▶ WORK TASK:
An exact reproduction of the listing is wanted, with the pictures dropped.

Start of Block

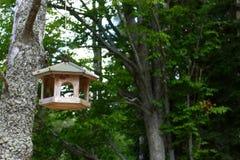 Foto des selbst gemachten hölzernen Vogelhauses im Wald Lizenzfreies Stockfoto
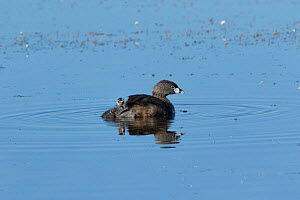 Pied-billed grebe (Podilymbus podiceps) chick pausing while climbing up onto its parent's back. North Park, Colorado, USA.  -  Charlie  Summers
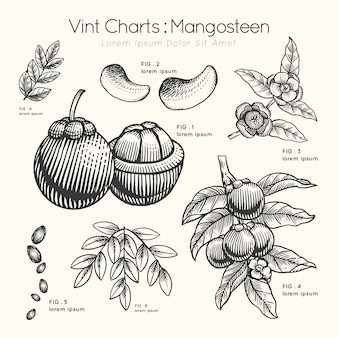 Vint charts mangosteen hand drawn
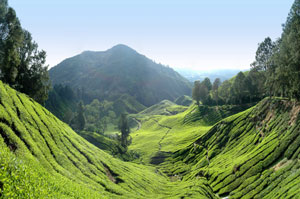 PLEASANT COORG AND MUNNAR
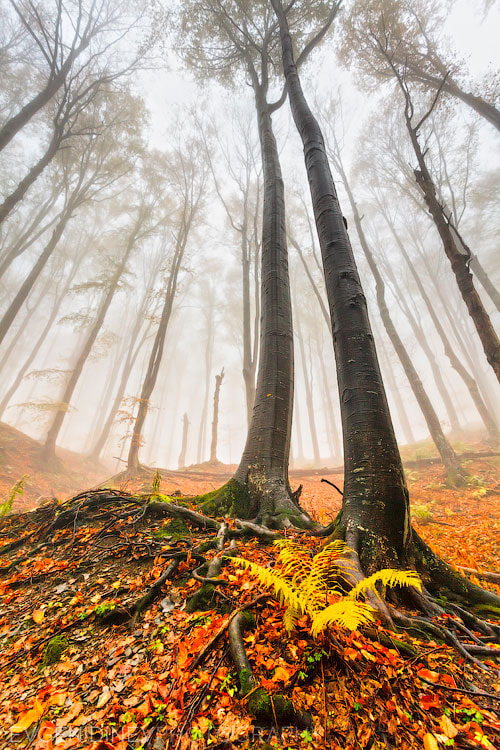 Photograph Forest's Lords by Evgeni Dinev on 500px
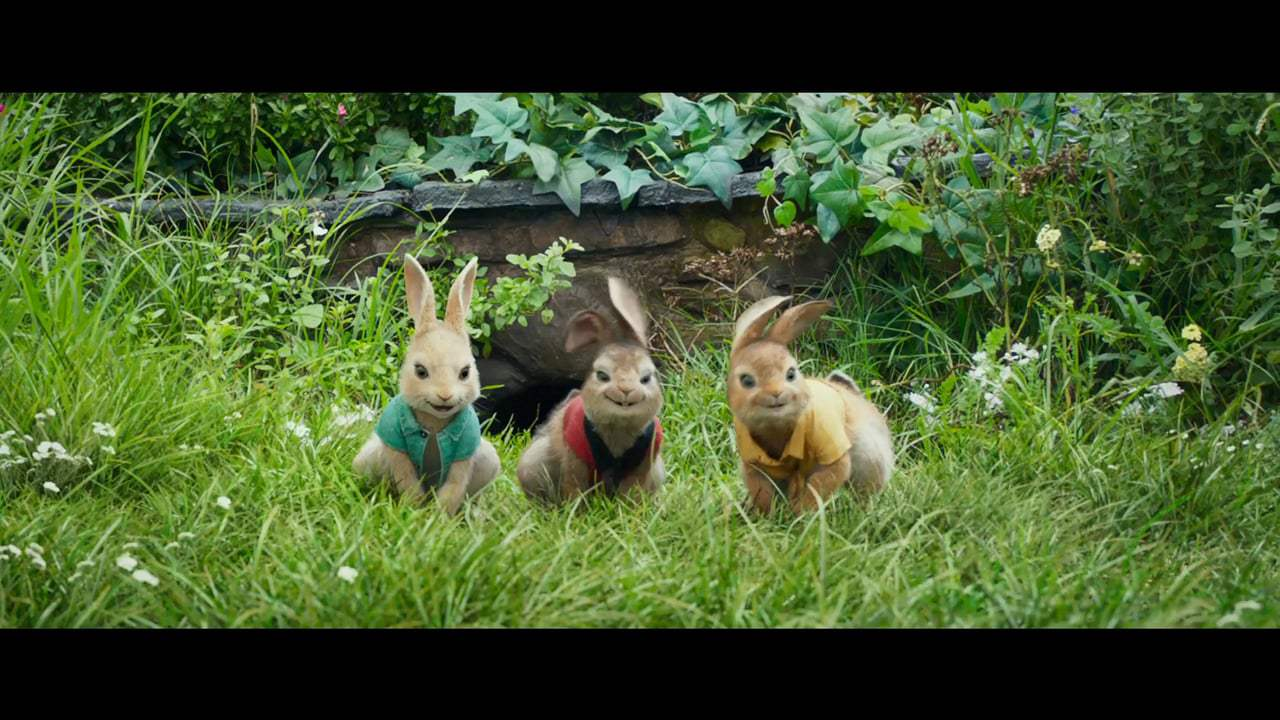 Peter Rabbit Vignette - Margot Robbie (2018)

End of Block

▶ EXERCISE RESULT:
 Foto des selbst gemachten hölzernen Vogelhauses im Wald Lizenzfreies Stockfoto
 Pied-billed grebe (Podilymbus podiceps) chick pausing while climbing up onto its parent's back. North Park, Colorado, USA.  -  Charlie  Summers
 Vint charts mangosteen hand drawn
 PLEASANT COORG AND MUNNAR
 Photograph Forest's Lords by Evgeni Dinev on 500px
 Peter Rabbit Vignette - Margot Robbie (2018)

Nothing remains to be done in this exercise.